HFIA: A Parasitic Feature Inference Attack and Gradient-Based Defense Strategy in SplitNN-Based Vertical Federated Learning

Abstract

Vertical Federated Learning (VFL) is widely adopted in industries like healthcare, enabling collaborators to enhance model performance using disparate data sources. Split Neural Networks (SplitNN) are central to two-party VFL setups, providing enhanced data privacy during collaboration. However, an untrustworthy server owner, referred to as the host, may exploit its position to infer sensitive client-side features during training. Our research introduces Hitchhike Feature Inference Attack (HFIA), where the host leverages a minimal auxiliary dataset (less than 1% of total data) to infer sensitive features with high accuracy (up to 99%) before VFL training is completed.
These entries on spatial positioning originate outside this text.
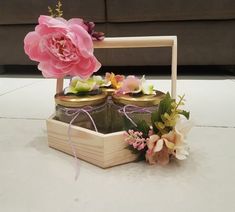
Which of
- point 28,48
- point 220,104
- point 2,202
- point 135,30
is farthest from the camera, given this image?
point 135,30

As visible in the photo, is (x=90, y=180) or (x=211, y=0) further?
(x=211, y=0)

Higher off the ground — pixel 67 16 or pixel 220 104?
pixel 67 16

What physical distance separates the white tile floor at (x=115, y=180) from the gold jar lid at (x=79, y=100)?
94 mm

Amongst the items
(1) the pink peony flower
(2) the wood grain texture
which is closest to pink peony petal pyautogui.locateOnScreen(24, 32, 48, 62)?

To mitigate this privacy risk, we propose a client-side defense strategy. Clients construct shadow models to simulate the attacker’s approach and introduce gradient-based adversarial noise to local embeddings, significantly reducing feature leakage. Experiments demonstrate that HFIA achieves high attack success rates, while defense method can reduce attack macro_auc to approximately 60%, with minimal impact ( $<5\%$ < 5 % decrease) on the normal VFL task. The defense can reduce attack macro_auc by over 20% and does not impose restrictions on VFL model construction. In practical applications, participants can adopt this approach to effectively mitigate training-time privacy leakage and protect sensitive client-side data from malicious inference.